---- Supplied data
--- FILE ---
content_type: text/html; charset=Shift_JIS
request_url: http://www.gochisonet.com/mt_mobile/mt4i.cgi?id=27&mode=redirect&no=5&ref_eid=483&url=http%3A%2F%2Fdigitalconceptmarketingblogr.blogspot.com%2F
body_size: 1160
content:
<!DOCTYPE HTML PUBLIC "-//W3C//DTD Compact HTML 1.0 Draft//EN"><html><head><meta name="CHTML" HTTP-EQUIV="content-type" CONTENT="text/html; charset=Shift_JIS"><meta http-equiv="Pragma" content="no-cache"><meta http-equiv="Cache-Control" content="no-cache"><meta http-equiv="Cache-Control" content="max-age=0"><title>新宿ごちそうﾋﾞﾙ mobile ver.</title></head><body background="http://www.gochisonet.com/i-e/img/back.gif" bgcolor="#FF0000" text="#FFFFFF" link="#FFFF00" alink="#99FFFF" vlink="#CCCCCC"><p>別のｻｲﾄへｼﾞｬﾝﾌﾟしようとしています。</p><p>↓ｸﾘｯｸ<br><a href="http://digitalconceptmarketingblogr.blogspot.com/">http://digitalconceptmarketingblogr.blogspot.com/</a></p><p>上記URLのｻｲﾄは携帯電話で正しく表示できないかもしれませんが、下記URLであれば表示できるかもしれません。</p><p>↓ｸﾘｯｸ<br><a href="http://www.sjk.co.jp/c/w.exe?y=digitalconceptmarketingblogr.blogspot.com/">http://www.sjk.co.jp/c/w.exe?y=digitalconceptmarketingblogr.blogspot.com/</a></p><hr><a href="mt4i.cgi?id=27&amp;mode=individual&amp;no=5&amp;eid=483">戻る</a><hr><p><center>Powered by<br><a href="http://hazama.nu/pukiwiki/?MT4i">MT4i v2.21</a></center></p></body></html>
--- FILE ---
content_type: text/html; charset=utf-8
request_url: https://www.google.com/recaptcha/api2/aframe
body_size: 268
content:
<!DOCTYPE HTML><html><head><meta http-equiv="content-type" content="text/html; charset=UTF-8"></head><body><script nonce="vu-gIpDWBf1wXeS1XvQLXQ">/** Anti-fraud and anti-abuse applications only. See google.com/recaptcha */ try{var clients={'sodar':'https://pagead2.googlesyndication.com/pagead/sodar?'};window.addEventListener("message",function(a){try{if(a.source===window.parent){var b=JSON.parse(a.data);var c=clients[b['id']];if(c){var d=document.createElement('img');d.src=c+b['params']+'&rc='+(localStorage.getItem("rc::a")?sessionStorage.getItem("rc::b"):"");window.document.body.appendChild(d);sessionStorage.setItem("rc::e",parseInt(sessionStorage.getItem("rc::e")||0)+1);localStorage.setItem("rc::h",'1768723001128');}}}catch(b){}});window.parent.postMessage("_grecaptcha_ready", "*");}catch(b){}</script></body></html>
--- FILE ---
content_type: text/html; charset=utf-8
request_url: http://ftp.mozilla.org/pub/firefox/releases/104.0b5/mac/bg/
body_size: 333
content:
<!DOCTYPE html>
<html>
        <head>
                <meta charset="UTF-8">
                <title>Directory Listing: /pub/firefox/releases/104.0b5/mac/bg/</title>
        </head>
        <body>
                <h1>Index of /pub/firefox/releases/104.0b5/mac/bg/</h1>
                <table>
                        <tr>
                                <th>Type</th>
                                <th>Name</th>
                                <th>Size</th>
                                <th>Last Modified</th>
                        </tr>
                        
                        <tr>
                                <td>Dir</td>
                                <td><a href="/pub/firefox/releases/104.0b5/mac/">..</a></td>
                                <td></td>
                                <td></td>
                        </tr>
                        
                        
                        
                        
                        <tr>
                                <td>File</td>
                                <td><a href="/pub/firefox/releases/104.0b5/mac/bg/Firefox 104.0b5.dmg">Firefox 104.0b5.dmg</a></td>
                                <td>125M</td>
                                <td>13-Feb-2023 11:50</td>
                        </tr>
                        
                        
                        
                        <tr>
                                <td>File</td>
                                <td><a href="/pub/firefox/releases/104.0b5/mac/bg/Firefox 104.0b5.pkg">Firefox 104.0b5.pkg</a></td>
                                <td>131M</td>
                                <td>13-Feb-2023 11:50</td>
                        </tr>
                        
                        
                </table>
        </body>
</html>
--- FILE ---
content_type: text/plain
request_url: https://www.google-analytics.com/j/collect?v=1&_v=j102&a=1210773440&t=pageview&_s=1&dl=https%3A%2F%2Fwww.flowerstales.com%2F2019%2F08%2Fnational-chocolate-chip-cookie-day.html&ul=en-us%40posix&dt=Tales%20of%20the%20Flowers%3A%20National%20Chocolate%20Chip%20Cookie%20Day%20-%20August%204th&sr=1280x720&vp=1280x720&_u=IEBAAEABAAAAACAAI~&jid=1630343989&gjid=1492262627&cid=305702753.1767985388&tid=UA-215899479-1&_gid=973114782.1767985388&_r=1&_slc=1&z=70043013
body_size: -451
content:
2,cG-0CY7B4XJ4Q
--------
A faithful, word-for-word transcription of the data above is required.

--- FILE ---
content_type: text/html; charset=Shift_JIS
request_url: http://www.gochisonet.com/mt_mobile/mt4i.cgi?id=27&mode=redirect&no=5&ref_eid=483&url=http%3A%2F%2Fdigitalconceptmarketingblogr.blogspot.com%2F
body_size: 1160
content:
<!DOCTYPE HTML PUBLIC "-//W3C//DTD Compact HTML 1.0 Draft//EN"><html><head><meta name="CHTML" HTTP-EQUIV="content-type" CONTENT="text/html; charset=Shift_JIS"><meta http-equiv="Pragma" content="no-cache"><meta http-equiv="Cache-Control" content="no-cache"><meta http-equiv="Cache-Control" content="max-age=0"><title>新宿ごちそうﾋﾞﾙ mobile ver.</title></head><body background="http://www.gochisonet.com/i-e/img/back.gif" bgcolor="#FF0000" text="#FFFFFF" link="#FFFF00" alink="#99FFFF" vlink="#CCCCCC"><p>別のｻｲﾄへｼﾞｬﾝﾌﾟしようとしています。</p><p>↓ｸﾘｯｸ<br><a href="http://digitalconceptmarketingblogr.blogspot.com/">http://digitalconceptmarketingblogr.blogspot.com/</a></p><p>上記URLのｻｲﾄは携帯電話で正しく表示できないかもしれませんが、下記URLであれば表示できるかもしれません。</p><p>↓ｸﾘｯｸ<br><a href="http://www.sjk.co.jp/c/w.exe?y=digitalconceptmarketingblogr.blogspot.com/">http://www.sjk.co.jp/c/w.exe?y=digitalconceptmarketingblogr.blogspot.com/</a></p><hr><a href="mt4i.cgi?id=27&amp;mode=individual&amp;no=5&amp;eid=483">戻る</a><hr><p><center>Powered by<br><a href="http://hazama.nu/pukiwiki/?MT4i">MT4i v2.21</a></center></p></body></html>
--- FILE ---
content_type: text/html; charset=utf-8
request_url: https://www.google.com/recaptcha/api2/aframe
body_size: 268
content:
<!DOCTYPE HTML><html><head><meta http-equiv="content-type" content="text/html; charset=UTF-8"></head><body><script nonce="vu-gIpDWBf1wXeS1XvQLXQ">/** Anti-fraud and anti-abuse applications only. See google.com/recaptcha */ try{var clients={'sodar':'https://pagead2.googlesyndication.com/pagead/sodar?'};window.addEventListener("message",function(a){try{if(a.source===window.parent){var b=JSON.parse(a.data);var c=clients[b['id']];if(c){var d=document.createElement('img');d.src=c+b['params']+'&rc='+(localStorage.getItem("rc::a")?sessionStorage.getItem("rc::b"):"");window.document.body.appendChild(d);sessionStorage.setItem("rc::e",parseInt(sessionStorage.getItem("rc::e")||0)+1);localStorage.setItem("rc::h",'1768723001128');}}}catch(b){}});window.parent.postMessage("_grecaptcha_ready", "*");}catch(b){}</script></body></html>
--- FILE ---
content_type: text/html; charset=utf-8
request_url: http://ftp.mozilla.org/pub/firefox/releases/104.0b5/mac/bg/
body_size: 333
content:
<!DOCTYPE html>
<html>
        <head>
                <meta charset="UTF-8">
                <title>Directory Listing: /pub/firefox/releases/104.0b5/mac/bg/</title>
        </head>
        <body>
                <h1>Index of /pub/firefox/releases/104.0b5/mac/bg/</h1>
                <table>
                        <tr>
                                <th>Type</th>
                                <th>Name</th>
                                <th>Size</th>
                                <th>Last Modified</th>
                        </tr>
                        
                        <tr>
                                <td>Dir</td>
                                <td><a href="/pub/firefox/releases/104.0b5/mac/">..</a></td>
                                <td></td>
                                <td></td>
                        </tr>
                        
                        
                        
                        
                        <tr>
                                <td>File</td>
                                <td><a href="/pub/firefox/releases/104.0b5/mac/bg/Firefox 104.0b5.dmg">Firefox 104.0b5.dmg</a></td>
                                <td>125M</td>
                                <td>13-Feb-2023 11:50</td>
                        </tr>
                        
                        
                        
                        <tr>
                                <td>File</td>
                                <td><a href="/pub/firefox/releases/104.0b5/mac/bg/Firefox 104.0b5.pkg">Firefox 104.0b5.pkg</a></td>
                                <td>131M</td>
                                <td>13-Feb-2023 11:50</td>
                        </tr>
                        
                        
                </table>
        </body>
</html>
--- FILE ---
content_type: text/plain
request_url: https://www.google-analytics.com/j/collect?v=1&_v=j102&a=1210773440&t=pageview&_s=1&dl=https%3A%2F%2Fwww.flowerstales.com%2F2019%2F08%2Fnational-chocolate-chip-cookie-day.html&ul=en-us%40posix&dt=Tales%20of%20the%20Flowers%3A%20National%20Chocolate%20Chip%20Cookie%20Day%20-%20August%204th&sr=1280x720&vp=1280x720&_u=IEBAAEABAAAAACAAI~&jid=1630343989&gjid=1492262627&cid=305702753.1767985388&tid=UA-215899479-1&_gid=973114782.1767985388&_r=1&_slc=1&z=70043013
body_size: -451
content:
2,cG-0CY7B4XJ4Q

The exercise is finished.